Data items:
****

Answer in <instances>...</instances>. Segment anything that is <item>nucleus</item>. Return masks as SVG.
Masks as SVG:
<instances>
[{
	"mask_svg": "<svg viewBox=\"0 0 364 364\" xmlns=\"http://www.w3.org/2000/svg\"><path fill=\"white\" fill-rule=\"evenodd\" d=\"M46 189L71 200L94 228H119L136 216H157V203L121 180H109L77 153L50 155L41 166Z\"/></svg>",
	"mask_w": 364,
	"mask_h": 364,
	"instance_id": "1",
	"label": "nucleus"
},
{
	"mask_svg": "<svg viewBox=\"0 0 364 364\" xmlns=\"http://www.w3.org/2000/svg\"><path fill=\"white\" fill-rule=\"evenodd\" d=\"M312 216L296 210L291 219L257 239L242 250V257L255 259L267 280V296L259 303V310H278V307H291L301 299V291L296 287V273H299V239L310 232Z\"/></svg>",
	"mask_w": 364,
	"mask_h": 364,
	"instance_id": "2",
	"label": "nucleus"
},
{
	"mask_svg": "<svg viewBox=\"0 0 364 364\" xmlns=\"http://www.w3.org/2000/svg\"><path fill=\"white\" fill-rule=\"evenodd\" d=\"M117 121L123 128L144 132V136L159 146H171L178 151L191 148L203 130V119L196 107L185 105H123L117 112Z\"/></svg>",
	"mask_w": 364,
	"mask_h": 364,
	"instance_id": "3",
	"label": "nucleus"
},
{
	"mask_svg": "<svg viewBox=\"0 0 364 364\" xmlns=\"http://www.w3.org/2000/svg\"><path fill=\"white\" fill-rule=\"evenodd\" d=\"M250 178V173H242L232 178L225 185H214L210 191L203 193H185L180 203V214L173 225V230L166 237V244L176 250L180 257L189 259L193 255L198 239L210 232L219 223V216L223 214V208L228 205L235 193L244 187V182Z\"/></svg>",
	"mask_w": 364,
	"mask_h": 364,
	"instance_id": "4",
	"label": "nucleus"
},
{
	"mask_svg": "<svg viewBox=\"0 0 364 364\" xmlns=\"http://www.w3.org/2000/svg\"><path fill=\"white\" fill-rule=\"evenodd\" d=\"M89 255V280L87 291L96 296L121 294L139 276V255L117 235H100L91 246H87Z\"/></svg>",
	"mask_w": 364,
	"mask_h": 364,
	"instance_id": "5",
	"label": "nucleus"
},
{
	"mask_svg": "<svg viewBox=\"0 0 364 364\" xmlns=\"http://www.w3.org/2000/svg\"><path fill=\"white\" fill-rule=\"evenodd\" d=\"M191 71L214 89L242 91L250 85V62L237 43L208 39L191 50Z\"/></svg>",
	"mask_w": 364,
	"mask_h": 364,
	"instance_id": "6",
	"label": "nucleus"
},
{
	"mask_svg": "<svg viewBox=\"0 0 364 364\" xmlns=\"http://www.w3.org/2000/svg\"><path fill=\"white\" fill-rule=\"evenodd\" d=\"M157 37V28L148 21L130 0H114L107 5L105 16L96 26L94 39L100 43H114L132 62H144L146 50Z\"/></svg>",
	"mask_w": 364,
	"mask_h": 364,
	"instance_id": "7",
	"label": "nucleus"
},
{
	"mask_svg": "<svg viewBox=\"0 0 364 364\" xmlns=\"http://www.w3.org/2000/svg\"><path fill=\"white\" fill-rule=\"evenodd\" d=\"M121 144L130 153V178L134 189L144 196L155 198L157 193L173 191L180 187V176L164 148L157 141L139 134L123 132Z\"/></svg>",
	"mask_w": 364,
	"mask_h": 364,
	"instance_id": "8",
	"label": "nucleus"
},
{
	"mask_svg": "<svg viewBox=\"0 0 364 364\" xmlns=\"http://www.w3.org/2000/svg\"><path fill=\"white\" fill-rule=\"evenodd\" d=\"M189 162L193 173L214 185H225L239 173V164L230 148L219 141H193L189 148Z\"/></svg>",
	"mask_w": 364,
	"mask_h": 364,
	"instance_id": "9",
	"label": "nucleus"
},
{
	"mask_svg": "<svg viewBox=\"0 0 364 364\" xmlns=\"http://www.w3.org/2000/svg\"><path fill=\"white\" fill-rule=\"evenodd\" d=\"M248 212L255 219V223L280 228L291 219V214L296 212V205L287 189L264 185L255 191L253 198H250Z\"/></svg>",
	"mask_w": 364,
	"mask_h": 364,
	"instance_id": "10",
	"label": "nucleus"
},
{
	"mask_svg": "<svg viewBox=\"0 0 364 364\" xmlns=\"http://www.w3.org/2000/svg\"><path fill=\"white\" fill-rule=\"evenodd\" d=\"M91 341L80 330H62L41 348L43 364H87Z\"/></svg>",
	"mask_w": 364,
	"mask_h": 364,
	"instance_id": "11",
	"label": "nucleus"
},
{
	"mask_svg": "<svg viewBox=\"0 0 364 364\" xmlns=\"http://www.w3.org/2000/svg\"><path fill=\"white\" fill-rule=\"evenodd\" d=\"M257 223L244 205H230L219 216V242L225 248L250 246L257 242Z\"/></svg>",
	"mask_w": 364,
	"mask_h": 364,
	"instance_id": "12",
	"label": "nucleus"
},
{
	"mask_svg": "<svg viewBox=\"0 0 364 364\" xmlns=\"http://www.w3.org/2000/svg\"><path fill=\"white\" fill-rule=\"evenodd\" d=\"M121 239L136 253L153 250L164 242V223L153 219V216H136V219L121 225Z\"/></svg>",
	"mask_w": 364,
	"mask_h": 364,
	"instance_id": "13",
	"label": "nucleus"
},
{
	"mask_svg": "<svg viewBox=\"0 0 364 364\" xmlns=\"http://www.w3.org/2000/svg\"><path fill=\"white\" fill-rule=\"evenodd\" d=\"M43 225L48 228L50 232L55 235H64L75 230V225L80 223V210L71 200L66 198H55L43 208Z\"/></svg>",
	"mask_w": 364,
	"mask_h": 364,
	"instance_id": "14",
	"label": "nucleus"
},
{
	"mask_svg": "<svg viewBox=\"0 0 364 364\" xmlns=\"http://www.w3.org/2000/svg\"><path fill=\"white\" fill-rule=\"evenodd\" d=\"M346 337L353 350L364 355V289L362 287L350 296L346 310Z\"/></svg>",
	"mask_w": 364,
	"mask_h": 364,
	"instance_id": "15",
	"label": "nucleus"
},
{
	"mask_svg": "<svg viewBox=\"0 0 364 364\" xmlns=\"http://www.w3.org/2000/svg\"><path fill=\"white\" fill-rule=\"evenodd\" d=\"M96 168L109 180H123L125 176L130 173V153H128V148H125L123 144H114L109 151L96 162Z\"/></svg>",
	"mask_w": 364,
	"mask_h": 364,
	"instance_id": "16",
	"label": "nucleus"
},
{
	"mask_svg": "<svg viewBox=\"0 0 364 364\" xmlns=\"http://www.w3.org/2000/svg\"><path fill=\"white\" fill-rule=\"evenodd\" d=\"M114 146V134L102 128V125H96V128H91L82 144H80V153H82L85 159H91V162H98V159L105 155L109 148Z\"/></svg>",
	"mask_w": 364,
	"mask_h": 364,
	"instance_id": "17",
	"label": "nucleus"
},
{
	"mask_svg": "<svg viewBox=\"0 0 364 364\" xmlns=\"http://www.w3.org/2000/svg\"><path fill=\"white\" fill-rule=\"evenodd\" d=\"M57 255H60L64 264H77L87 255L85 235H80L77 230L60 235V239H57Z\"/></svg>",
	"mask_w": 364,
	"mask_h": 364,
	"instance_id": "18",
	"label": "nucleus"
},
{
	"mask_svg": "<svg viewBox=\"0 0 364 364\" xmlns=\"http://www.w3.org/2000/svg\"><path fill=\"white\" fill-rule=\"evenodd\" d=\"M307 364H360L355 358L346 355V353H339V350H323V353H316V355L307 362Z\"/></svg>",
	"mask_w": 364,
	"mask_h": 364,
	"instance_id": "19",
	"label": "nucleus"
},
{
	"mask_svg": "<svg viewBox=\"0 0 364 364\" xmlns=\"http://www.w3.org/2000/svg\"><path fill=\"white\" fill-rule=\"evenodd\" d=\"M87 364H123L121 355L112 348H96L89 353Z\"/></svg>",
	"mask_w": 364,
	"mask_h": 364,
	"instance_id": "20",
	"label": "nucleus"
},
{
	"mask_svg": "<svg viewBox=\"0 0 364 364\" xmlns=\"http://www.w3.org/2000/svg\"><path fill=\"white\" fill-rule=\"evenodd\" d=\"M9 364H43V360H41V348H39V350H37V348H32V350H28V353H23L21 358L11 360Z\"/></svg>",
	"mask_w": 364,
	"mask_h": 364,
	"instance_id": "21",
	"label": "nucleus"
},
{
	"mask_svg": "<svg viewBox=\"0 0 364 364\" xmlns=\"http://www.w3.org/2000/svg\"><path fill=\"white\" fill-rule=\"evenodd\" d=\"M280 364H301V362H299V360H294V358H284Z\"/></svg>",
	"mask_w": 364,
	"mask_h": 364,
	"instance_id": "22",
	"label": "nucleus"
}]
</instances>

****

* SHORT PROBLEM *
List each line of the items that contains the string "instances", matching case exactly.

* REPLY TO THE EXERCISE *
Answer in <instances>...</instances>. Segment anything that is <item>nucleus</item>. Return masks as SVG.
<instances>
</instances>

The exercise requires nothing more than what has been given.